The dark has arrived. I wake up gleeful to have an extra hour–yay, 7AM turned into 6AM! But this afternoon, as I prepare the ground for garlic and race the end of the day to get it all done, I am not gleeful anymore. This is transition time. The seasons demand that we pay attention. The long black nights proclaim the time of dreaming.

And chickadees. My grandmother Marion loved chickadees and I have always felt they embodied her spirit. Look closely at this common bird. We so easily think we know everything about anything that is “common”.  Truth is, this concept keeps us form learning as much about those species as I might about an animal considered exotic.

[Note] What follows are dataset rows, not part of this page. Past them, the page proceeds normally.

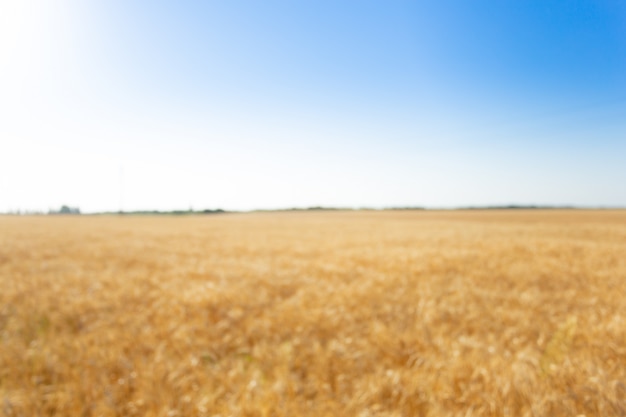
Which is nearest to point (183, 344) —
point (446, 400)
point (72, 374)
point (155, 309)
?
point (72, 374)

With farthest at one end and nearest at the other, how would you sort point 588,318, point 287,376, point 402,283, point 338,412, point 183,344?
1. point 402,283
2. point 588,318
3. point 183,344
4. point 287,376
5. point 338,412

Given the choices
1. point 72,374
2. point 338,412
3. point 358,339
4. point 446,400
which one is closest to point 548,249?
point 358,339

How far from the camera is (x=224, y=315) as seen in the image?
16.2 ft

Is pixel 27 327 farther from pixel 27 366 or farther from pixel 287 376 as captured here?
pixel 287 376

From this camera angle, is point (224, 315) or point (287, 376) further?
point (224, 315)

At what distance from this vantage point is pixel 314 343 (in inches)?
141

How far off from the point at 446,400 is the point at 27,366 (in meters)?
3.84

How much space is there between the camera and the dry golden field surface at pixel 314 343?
2336mm

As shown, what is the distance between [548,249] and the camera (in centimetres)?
1179

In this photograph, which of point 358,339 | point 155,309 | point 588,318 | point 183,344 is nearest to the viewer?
point 183,344

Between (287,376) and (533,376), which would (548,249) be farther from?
(287,376)

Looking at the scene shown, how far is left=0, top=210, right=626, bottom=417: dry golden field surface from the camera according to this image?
2.34 m

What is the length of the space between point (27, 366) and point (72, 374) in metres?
0.63

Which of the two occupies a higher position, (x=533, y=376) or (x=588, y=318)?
(x=533, y=376)
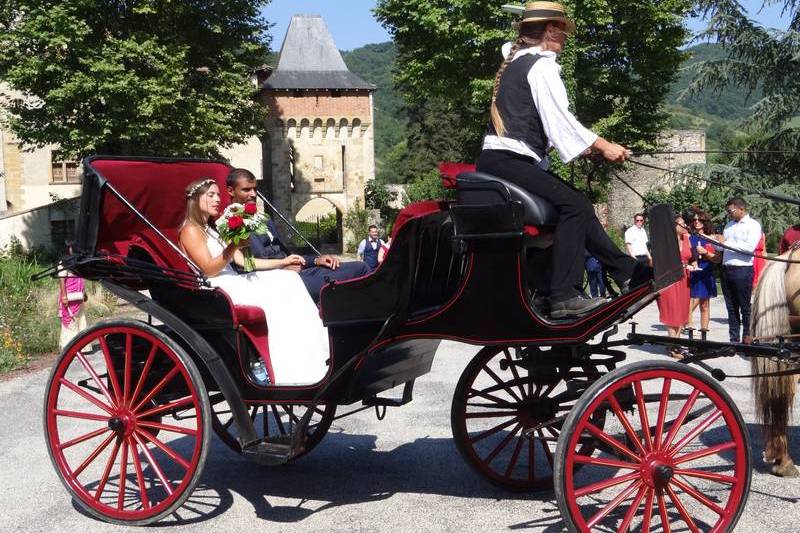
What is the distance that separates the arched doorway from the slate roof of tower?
5849 millimetres

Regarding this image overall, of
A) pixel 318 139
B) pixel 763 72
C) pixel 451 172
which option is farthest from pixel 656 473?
pixel 318 139

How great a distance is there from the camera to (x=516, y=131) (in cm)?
434

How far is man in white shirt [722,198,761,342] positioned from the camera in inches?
372

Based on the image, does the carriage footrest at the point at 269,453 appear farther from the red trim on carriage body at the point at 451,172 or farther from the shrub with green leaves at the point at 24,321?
the shrub with green leaves at the point at 24,321

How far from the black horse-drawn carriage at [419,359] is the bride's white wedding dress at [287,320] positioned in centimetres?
10

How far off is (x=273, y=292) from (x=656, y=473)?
2262 mm

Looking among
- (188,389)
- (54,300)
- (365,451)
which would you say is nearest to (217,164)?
(188,389)

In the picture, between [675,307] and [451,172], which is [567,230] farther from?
[675,307]

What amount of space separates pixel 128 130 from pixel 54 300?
1288 centimetres

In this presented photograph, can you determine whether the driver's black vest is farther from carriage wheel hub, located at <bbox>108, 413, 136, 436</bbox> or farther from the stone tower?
the stone tower

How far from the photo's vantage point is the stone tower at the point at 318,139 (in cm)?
4256

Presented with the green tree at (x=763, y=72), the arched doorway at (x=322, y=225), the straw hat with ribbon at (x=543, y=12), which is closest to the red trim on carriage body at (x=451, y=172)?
the straw hat with ribbon at (x=543, y=12)

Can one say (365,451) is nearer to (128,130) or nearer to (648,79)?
(128,130)

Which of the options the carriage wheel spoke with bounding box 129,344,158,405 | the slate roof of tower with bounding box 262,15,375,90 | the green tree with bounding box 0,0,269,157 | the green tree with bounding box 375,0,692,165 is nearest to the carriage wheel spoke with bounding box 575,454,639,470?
the carriage wheel spoke with bounding box 129,344,158,405
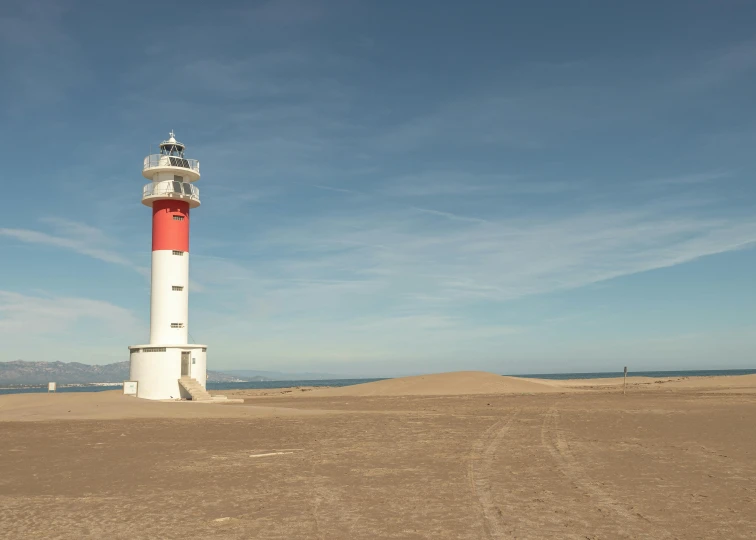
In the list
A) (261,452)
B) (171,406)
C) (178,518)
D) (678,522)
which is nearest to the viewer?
(678,522)

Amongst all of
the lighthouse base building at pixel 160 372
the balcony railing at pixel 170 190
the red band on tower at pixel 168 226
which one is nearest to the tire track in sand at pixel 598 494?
the lighthouse base building at pixel 160 372

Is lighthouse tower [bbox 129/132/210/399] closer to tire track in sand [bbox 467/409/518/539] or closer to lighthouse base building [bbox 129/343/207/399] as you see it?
lighthouse base building [bbox 129/343/207/399]

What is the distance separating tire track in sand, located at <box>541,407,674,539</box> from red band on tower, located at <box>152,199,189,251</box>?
2803 cm

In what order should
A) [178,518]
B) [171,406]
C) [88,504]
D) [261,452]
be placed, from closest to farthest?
[178,518]
[88,504]
[261,452]
[171,406]

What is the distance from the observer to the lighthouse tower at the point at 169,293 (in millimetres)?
38469

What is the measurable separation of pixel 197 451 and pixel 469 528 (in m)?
9.37

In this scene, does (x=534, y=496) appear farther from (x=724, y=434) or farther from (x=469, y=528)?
(x=724, y=434)

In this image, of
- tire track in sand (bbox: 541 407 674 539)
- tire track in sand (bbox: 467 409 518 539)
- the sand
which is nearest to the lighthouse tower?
the sand

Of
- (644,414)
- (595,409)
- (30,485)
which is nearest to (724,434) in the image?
(644,414)

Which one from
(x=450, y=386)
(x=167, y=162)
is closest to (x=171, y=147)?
(x=167, y=162)

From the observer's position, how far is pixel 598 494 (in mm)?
10164

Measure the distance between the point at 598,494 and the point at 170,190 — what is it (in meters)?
34.2

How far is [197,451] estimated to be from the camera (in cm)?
1584

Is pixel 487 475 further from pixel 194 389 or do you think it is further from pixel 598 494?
pixel 194 389
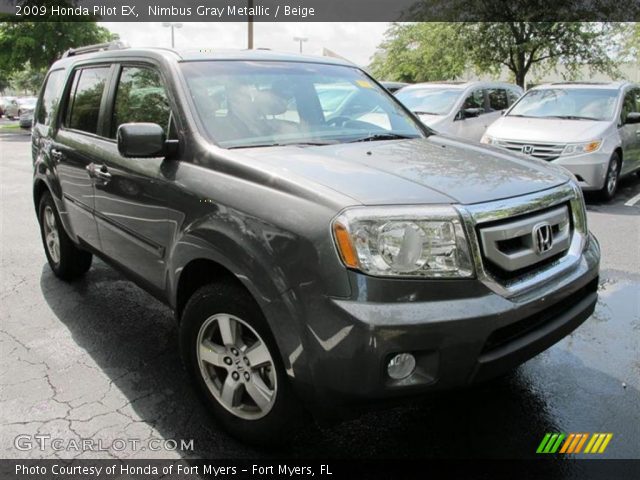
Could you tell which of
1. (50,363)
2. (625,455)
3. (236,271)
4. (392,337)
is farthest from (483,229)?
(50,363)

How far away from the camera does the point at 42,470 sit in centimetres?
255

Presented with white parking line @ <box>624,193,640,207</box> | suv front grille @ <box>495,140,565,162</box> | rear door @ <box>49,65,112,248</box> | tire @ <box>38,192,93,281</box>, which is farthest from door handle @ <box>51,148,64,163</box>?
white parking line @ <box>624,193,640,207</box>

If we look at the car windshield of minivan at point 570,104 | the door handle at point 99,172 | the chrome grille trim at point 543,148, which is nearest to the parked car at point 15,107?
the car windshield of minivan at point 570,104

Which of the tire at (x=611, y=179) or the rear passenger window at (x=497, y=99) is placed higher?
the rear passenger window at (x=497, y=99)

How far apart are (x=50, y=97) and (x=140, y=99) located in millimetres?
2029

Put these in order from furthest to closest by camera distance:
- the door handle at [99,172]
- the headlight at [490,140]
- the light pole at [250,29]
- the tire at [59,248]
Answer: the light pole at [250,29]
the headlight at [490,140]
the tire at [59,248]
the door handle at [99,172]

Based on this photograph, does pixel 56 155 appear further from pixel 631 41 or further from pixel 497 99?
pixel 631 41

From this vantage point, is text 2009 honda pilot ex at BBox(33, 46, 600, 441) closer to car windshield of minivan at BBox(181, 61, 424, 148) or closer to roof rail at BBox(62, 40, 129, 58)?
car windshield of minivan at BBox(181, 61, 424, 148)

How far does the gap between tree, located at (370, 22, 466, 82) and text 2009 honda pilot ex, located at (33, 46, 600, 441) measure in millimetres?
20433

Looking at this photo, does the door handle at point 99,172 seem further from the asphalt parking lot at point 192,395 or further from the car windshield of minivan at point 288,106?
the asphalt parking lot at point 192,395

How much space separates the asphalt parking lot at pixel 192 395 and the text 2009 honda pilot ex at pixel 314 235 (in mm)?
366

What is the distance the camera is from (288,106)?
10.9 ft

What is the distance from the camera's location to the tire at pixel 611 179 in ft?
27.1

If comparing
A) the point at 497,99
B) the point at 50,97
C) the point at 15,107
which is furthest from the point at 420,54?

I found a lovely site that listed all kinds of facts I did not know about chickadees. Click here if you want to go to that site. Did you know that:

  • Research has shown that while Chickadees are regular visitors to feeders, over 75 to 80 percent of their winter food supply still comes from natural sources.
  • When the temperature falls below 10 degrees, research has shown that the survival rate of chickadees almost doubled when they had access to feeders, this resulted in an overall higher winter survival rate of 69% versus a 37% survival rate for populations without access to feeders.”

Okay. Stop there and take it in. They mate for life. And when it’s cold they really need some help to survive. And they need your natural plantings as well.  Here’s more:

  • “Have you noticed how ravenously the birds eat at your bird feeders, especially first thing in the morning and just before dusk? Chickadees can gain as much as 10 percent of their body weight each day and lose it all again during a cold winter night.
  • Chickadees are a tough little bird that do not migrate. During cold weather Chickadees have been found to need twenty times more food than they do in summer.
  • They like to eat seeds, suet and even coconut.
  • Chickadees weigh less than one-half of an ounce.
  • A Carolina Chickadee (Parus carolinensis) perc...Image via Wikipedia
    Carolina Chickadee
  • The oldest banded Black-capped Chickadee recaptured in the wild had lived 12 years and 5 months.”

Chick-a-dee-dee. I am going out to feed the birds.